Villatte, M., Viullatte, J., & Hayes, S. (2016). Mastering the clinical conversation: Language as intervention. The Guilford Press: New York. ISBN: 9781462523061


  1. This was so wonderful and interesting.

    This may be off topic and a totally out the blue question (so I don’t expect you to have an answer), but you said, “And in being unable to unlearn a relationship we can find it difficult to consider alternative relationships between that pot and whatever else we could do with.”

    I’m not sure if you mean this to be just an example as a way to introduce the reader to your main point, or if this is actually a fact, but I wonder if this is true only because my grandmother recently has had her Alzheimer’s worsen at a terrifying speed, and in her suffering my mother has recounted several events where my grandmother uses things the wrong way or forgets what every day items are for.

    That being said, do mental illnesses such as Alzheimer’s truly destroy the relationships we learn, or is something else causing that confusion? I am always wondering about these sorts of things, probably more than I should! >_<

    1. Thank you for your lovely comments. I’m afraid I don’t actually know the answer to your question, but it seems to me that some of the older connections between things need to be suppressed from time to time so we can learn new associations – so perhaps part of what happens in Alzheimers is that the newer connections get lost while the older ones remain. I don’t know and I’m definitely speculating!
      I used the example of a pot because it was a handy example and we can get so hooked up with it being useful as a cooking tool that we forget it can also be used for other things – in some cases it’s even decorative! In the case of pain, perhaps we learn the relationships between things like pain = injury or tissue damage that it becomes difficult to understand that sometimes chronic pain is about fatigue, or stress and not tissue damage (think of headaches for another daily example – headaches are typically dehydration, fatigue, eye strain, or stress but not usually tissue damage, but we don’t think of this in association with a sore lower back).

  2. Bronnie, your mention of “”deictic framing reminded me of the paper by my philosopher friend Professor Horst Ruthrof, who has written extensively on this topic.

    This piece is taken from the abstract of his paper:

    “… meaning in NL (Natural Language) always depends upon the combination of two components: aboutness (of which reference is a special case) and voice (prosodic contour), the latter modifying the former. The paper concludes with the observation that if deixis can be called a kind of verbal pointing, we need to acknowledge the complexities involved in its nonverbal precursor. I do so by foregrounding the reciprocity of projections of mutually presumed mental states as a necessary condition of human communication.”

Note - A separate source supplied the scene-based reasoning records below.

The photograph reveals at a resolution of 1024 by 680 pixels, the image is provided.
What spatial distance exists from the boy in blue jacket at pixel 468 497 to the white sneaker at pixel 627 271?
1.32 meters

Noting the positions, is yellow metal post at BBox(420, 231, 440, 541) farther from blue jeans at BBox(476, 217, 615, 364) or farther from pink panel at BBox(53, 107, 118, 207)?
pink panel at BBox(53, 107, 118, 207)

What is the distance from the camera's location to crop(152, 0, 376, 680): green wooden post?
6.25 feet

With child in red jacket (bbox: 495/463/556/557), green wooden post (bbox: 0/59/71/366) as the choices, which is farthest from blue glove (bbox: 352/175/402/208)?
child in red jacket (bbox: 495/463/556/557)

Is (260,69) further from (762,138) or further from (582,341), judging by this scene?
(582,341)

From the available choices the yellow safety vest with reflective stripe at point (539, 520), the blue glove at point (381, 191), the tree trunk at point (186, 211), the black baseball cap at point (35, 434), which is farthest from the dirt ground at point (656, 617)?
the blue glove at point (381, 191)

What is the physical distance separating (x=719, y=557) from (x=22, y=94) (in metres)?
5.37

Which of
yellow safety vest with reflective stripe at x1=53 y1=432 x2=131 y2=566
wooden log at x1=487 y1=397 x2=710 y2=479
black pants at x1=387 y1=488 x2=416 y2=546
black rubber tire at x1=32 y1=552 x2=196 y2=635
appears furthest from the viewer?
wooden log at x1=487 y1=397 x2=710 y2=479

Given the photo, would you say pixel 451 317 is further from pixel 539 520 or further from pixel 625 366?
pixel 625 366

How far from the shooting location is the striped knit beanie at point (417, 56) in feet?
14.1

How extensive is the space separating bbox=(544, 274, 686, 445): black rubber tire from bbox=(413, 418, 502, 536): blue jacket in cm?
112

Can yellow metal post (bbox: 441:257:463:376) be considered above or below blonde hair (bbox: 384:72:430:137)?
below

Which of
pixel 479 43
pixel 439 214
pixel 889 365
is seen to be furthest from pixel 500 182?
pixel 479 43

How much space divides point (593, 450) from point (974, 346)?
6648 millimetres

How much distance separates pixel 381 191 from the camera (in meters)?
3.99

    And, from the Conclusion:

    “If we call deixis a kind of verbal pointing, we need to investigate the nature of nonverbal pointing. Following the work of Michael Tomasello, far from being a no more than rudimentary sign exchange, pointing turns out to be an always already complex form of human communication. For it requires as a necessary precondition the social reciprocity of projections of mutually presumed mental states. The analogy, then, also supports the description of implicit deixis as a continuous modal shadow of linguistic expressions, as well as ‘intersubjective mentalism’ as a methodological requirement for the analysis of NL.

    Reference: Ruthrof H. Implicit deixis. Language Sciences 2015; 47: 107-116.